By: Tom Cloyd - 2 minute read >
(Published: 2025-10-27; reviewed: 2025-10-27:2353 Pacific Time (USA)) >

Photo by Chang Duong on Unsplash
How many of you are there? What an odd question!
And it’s one whose answer you most likely will get wrong, psychologist Robert Ornstein suggests. Our brains have multiple mind processes which cause alterations in consciousness, and in our sense of self.
We typically don’t notice this, and, other than in dissociative identity disorder, which is characterized by a lack of unity in the multiple self-states of the mind, it is far from obvious.
He suggests, further, that there is a good reason for this normal multiplicity of selves (unified or not).
“The self is a small isolated part of the mind, sometimes called into play by consciousness, most often on the sidelines….

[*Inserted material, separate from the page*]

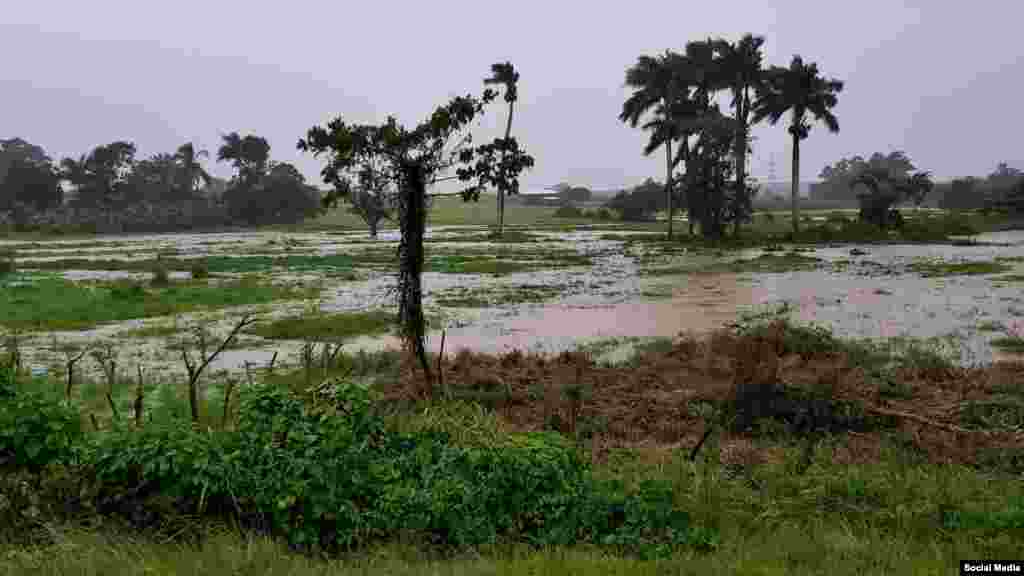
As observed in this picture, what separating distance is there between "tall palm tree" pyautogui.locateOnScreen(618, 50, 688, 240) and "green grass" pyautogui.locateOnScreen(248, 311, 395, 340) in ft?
127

“…A set of minds swings in and out: One system, then another, then a third takes hold of consciousness. Once recruited for a purpose, the mind in place performs as if it had been there forever, then steps aside to be replaced by another “actor,” one with different memories, priorities, and plans. And “we”, our conscious self, rarely notice what has gone on.
“This is one reason why we don’t act the way “we” want ourselves to. Since minds shift, “we” are not the same person from moment to moment, not the same “self” at all. The idea most people have that they are consistent in the diverse situations of their lives is an illusion, one caused by the structure of the brain. The self is, itself, just one of the simpletons, with a small job.
“The mind is the way it is because the world is the way it is. The evolved systems organize the mind to mesh with the world.”
EXCERPT from: Ornstein, R. (1991). The Evolution of Consciousness: The Origins of the Way We Think. Simon & Schuster, pp. 10-11.
Robert Ornstein was an internationally renowned psychologist and author of more than 20 books on the nature of the human mind and brain and their relationship to thought, health, and individual and social consciousness. He taught at Stanford University, Harvard University and the University of California. He founded the Institute for the Study of Human Knowledge, which he led until his death in 2018.